What would Lady Denham say? She was sure to say something. She nearly always did, something acerbic, the very words themselves puckered; it didn't seem her wealth had brought her any true happiness, nor did its prospect to Esther Denham or her brother. Esther was the picture of elegance but her eyes were full of a sort of strangled yearning and Charlotte knew if she tried to explain it to Alison, her sister would laugh and ask what color strangled yearning actually was—more turquoise or a grey-blue? Charlotte stood by her description, even in an imaginary argument with Alison. There was something like a canker on Esther Denham's heart and there were not winds enough on Sanditon's shores to blow it away.

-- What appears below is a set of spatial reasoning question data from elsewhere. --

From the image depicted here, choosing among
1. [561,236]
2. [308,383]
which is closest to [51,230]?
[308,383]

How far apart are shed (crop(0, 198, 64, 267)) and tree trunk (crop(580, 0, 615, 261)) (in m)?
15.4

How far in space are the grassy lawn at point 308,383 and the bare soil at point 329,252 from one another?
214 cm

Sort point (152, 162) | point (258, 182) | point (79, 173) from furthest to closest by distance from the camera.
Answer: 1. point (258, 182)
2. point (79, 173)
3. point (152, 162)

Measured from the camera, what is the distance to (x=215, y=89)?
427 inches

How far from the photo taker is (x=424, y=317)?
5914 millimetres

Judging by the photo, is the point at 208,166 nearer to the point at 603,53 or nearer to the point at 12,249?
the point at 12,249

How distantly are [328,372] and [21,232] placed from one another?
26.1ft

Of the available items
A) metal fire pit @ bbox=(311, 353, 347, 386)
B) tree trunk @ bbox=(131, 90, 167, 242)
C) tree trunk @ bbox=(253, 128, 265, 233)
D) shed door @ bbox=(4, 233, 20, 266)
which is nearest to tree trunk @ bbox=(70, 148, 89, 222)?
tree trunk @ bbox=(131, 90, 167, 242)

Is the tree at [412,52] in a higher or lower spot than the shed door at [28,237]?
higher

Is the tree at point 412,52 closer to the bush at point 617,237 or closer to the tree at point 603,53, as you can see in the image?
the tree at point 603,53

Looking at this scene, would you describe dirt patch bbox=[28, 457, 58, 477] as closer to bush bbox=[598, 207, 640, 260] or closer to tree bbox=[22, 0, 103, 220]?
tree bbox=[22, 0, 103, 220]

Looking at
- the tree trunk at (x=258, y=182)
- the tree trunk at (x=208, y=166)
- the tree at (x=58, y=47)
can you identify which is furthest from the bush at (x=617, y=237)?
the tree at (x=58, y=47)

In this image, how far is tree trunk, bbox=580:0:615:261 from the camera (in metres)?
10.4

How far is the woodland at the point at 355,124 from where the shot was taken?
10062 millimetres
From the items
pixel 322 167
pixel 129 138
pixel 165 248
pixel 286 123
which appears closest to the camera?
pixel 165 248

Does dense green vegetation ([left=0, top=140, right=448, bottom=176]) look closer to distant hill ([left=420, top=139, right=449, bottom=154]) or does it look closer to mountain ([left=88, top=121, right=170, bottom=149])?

At least Charlotte seemed to be beneath Esther's notice, which saved her more remarks about country girls and farmhands in day-dresses. Lady Denham would resume her refrain, scoring a point whenever she could as if Charlotte ever considered herself playing a game, and Sidney's eyes would rest on her with an expression she couldn't make out; since the day they'd met and he'd assumed she was Mary's maid, he'd confined his critiques to her mind and behavior, never her person, but she wondered whether he thought her a hoyden. The combs would have done much to dispel that opinion, but alas, their subtle and lovely restraint was not available to her. Charlotte was sure there was a Greek philosopher who'd said something wise and inarguable about artifice or the natural state of health, but she couldn't think of even one phrase to buoy herself with.
"Oh, well. Let Lady Denham have her sport," she said to herself, as Alison was not there to do it. She said nothing to herself, in Alison's voice or her own, about Mr. Sidney Parker's assessment of her unbound, unruly hair; what would she say when he only looked at her so long, with the faintest hint of a smile, one whose import she could not gauge.
"Do your worst, you old bat!" she cried. But all she saw were Sidney's dark eyes and the curve of his lips, his hand reaching out toward her, to an uncertain but utterly desirable end.